Détails de l'exercice:
Recopiez mot pour mot l'extrait du texte sur la communication de Frank Robinson contre la Jamaïque, en commençant à « Communication No 223/1987 » et en terminant à « la première lettre) ».

Texte:

University of Minnesota



Frank Robinson c.
Jamaïque, Communication No. 223/1987, U.N. Doc. CCPR/C/35/D/223/1987 (1989).



Comité des droits de l'homme
Trente-cinquième session

Décision du Comité des droits de l'homme au titre du paragraphe 4 de l'article 5 du Protocole facultatif
se rapportant au Pacte International relatif aux droits civils et politiques

Trente-cinquième session

concernant la

Communication No 223/1987


Présentée par : Frank Robinson

Au nom de : L'auteur

Etat partie concerné : Jamaïque

Date de la communication : 5 février 1987 (date de la première lettre)

Lignes de données:
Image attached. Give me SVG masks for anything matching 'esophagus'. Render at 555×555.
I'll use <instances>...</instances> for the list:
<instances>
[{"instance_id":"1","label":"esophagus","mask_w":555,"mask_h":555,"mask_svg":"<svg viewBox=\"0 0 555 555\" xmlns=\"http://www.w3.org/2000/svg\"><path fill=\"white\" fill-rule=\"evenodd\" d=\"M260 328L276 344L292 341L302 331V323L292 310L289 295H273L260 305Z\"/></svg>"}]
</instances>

Réponse complète:
Communication No 223/1987


Présentée par : Frank Robinson

Au nom de : L'auteur

Etat partie concerné : Jamaïque

Date de la communication : 5 février 1987 (date de la première lettre)